Sending 5, 1500-byte ICMP Echos to 20.0.0.2, timeout is 2 seconds:
Packet sent with the DF bit set
*May 6 08:42:07.311: ICMP: dst (20.0.0.2): frag. needed and DF set.
*May 6 08:42:09.312: ICMP: dst (20.0.0.2): frag. needed and DF set.
*May 6 08:42:11.316: ICMP: dst (20.0.0.2): frag. needed and DF set.
*May 6 08:42:13.319: ICMP: dst (20.0.0.2): frag. needed and DF set.
*May 6 08:42:15.320: ICMP: dst (20.0.0.2): frag. needed and DF set.

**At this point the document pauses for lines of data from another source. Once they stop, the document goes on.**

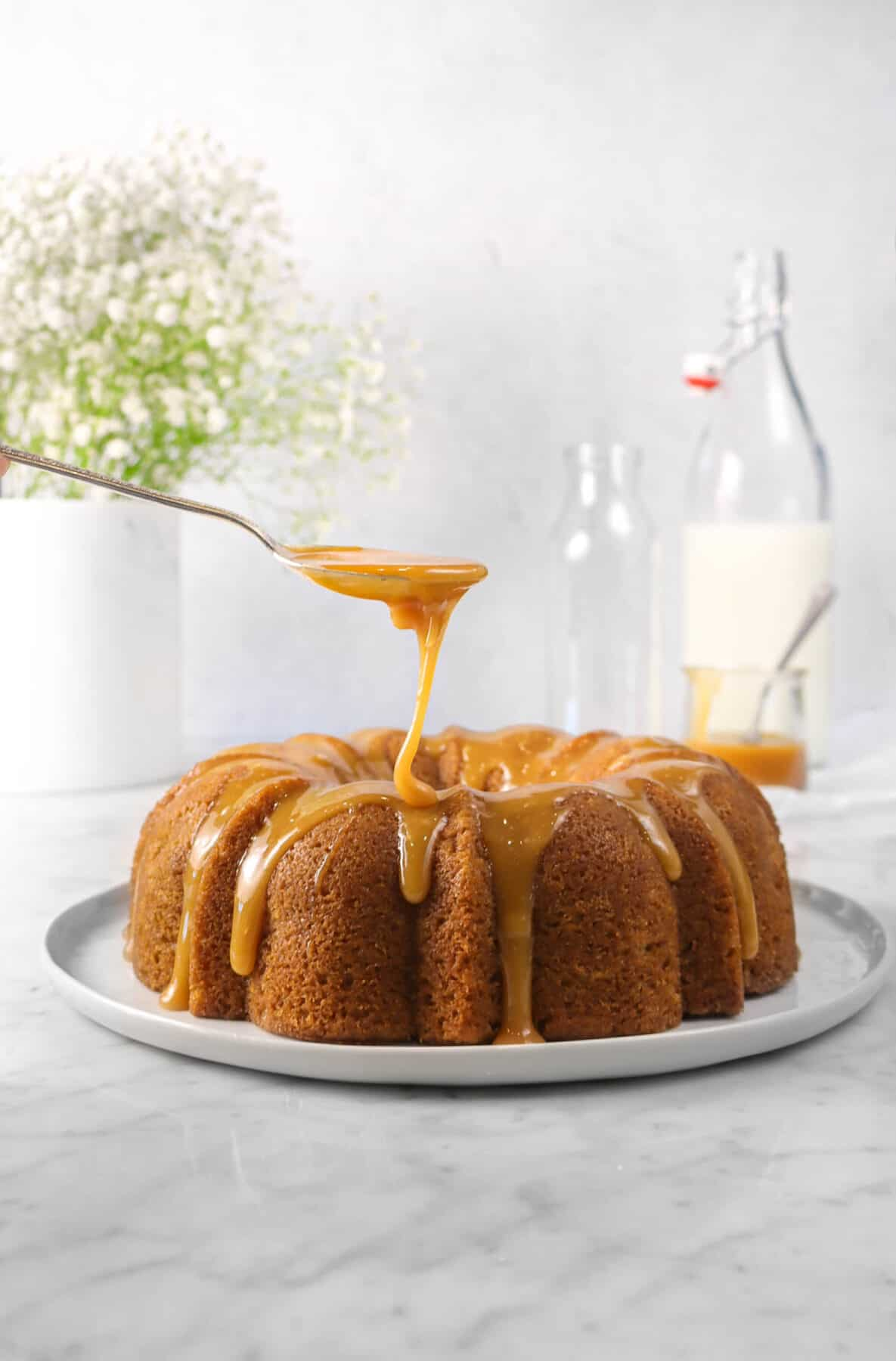 apple cinnamon cake on a white plate with caramel being drizzled onto it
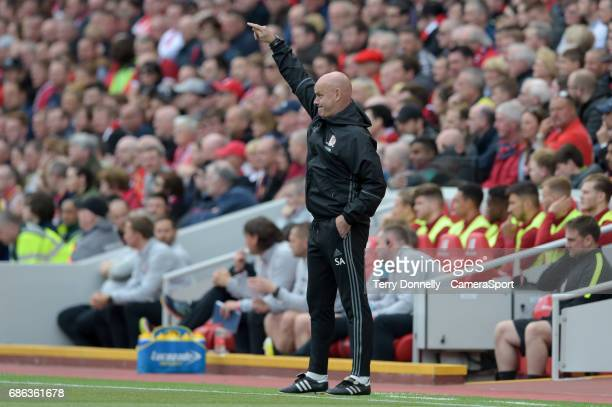 Middlesbrough manager Steve Agnew shouts instructions to his team from the dugout during the Premier League match between Liverpool and Middlesbrough...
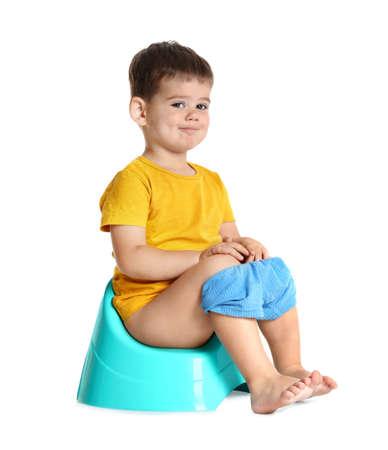 Portret van kleine jongen zittend op potje tegen witte achtergrond Stockfoto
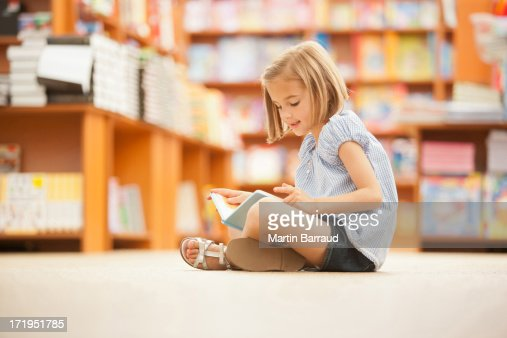 Girl sitting on floor of library with book : Photo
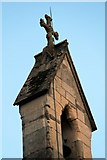 SH5638 : Cross and Lightning Conductor, St John's, Porthmadog by Christine Matthews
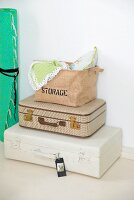 Cushions and cloths in bag on top of stacked suitcases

Success rate is 0 percent (0/5)
R1#show interfaces tunnel 12 | inc transport|line
Tunnel12 is up, line protocol is up
Tunnel protocol/transport IPSEC/IP
Tunnel transport MTU 1406 bytes <---
R1#ping 20.0.0.2 size 1406 df-bit
Type escape sequence to abort.
Sending 5, 1406-byte ICMP Echos to 20.0.0.2, timeout is 2 seconds:
Packet sent with the DF bit set
!!!!!
Success rate is 100 percent (5/5), round-trip min/avg/max = 5/5/6 ms
After applying the route-map, the IP address is changed to the physical interface of R2, not the tunnel:
R1#show ip bgp
BGP table version is 2, local router ID is 10.0.0.1
Status codes: s suppressed, d damped, h history, * valid, > best, i - internal,
r RIB-failure, S Stale, m multipath, b backup-path, f RT-Filter,
x best-external, a additional-path, c RIB-compressed,
Origin codes: i - IGP, e - EGP, ? - incomplete
RPKI validation codes: V valid, I invalid, N Not found
Network Next Hop Metric LocPrf Weight Path
*> 20.0.0.0/24 12.0.0.2 0 0 65511 i
Change the data plane in order to use the physical next hop as opposed to the tunnel permits standard size MTU:
R1#ping 20.0.0.2 size 1500 df-bit
Type escape sequence to abort.
Sending 5, 1500-byte ICMP Echos to 20.0.0.2, timeout is 2 seconds:
Packet sent with the DF bit set
!!!!!
Success rate is 100 percent (5/5), round-trip min/avg/max = 4/4/5 ms
There is currently no specific troubleshooting information available for this configuration.